Job Description:
As a Site Reliability Engineer, you will be responsible for ensuring the reliability, performance, and observability of our transaction processing and settlement platforms, while also providing hands-on support for critical business applications. You will work across hybrid environments (on-prem and cloud), contribute to automation and monitoring enhancements, and support incident response and platform stability. This position requires availability to work in a 24×7 support model, including rotational shifts and on-call duties.
Key Responsibilities:
- Monitoring & Observability: Maintain and enhance monitoring systems using Prometheus, Grafana, Splunk, and SolarWinds. Ensure timely detection and resolution of issues through effective alerting and dashboards.
- Application Support: Provide L1/L2 support for business-critical applications, including incident triage, health checks, deployment validation, and coordination with development and product teams.
- Incident Management: Lead response for moderate to complex incidents, perform root cause analysis, and contribute to post-incident reviews and documentation.
- Automation & Scripting: Develop and maintain automation scripts using Python, PowerShell, or Bash to streamline operational tasks and reduce manual effort.
- Infrastructure Support: Monitor and support infrastructure health across on-prem and cloud platforms (GCP, Azure), including performance tuning and capacity planning.
- Kubernetes Operations: Support containerized workloads and microservices running on Kubernetes clusters. Perform health checks, troubleshoot deployments, and optimize resource usage.
- Process Adherence: Participate in ITIL-aligned processes for incident, change, and problem management. Ensure compliance with operational standards and audit requirements.
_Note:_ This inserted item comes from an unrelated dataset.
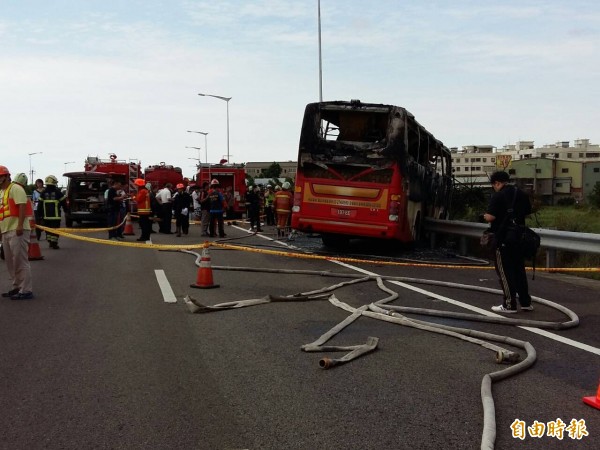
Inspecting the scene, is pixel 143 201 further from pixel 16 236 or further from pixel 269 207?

- Knowledge Sharing: Document SOPs, recurring issues, and resolutions. Mentor junior engineers and contribute to team knowledge base.
- Collaboration: Work closely with development, QA, and platform teams to support deployments, platform transitions, and reliability improvements.
- Continuous Improvement: Proactively identify areas for improvement in system reliability, alerting, and operational workflows.
- 24/7 Support: Provide on-call support for critical issues.
Qualifications:
- Bachelor’s / master's degree in computer science, Engineering, or related field.
- 2–5 years of experience in SRE, infrastructure operations, system administration, or application support.
- Proficiency in monitoring tools (Prometheus, Grafana, Splunk, SolarWinds).
- Strong scripting skills (Python, Bash, PowerShell).
- Experience with cloud platforms (GCP, Azure, AWS).
- Hands-on experience with Kubernetes in production environments.
- Solid understanding of ITIL practices and enterprise support workflows.
- Hands-on experience with automation tools (ActiveBatch or similar).
- Strong analytical, communication, and problem-solving skills.
- Willingness to work in a 24×7 support environment and take ownership of reliability outcomes.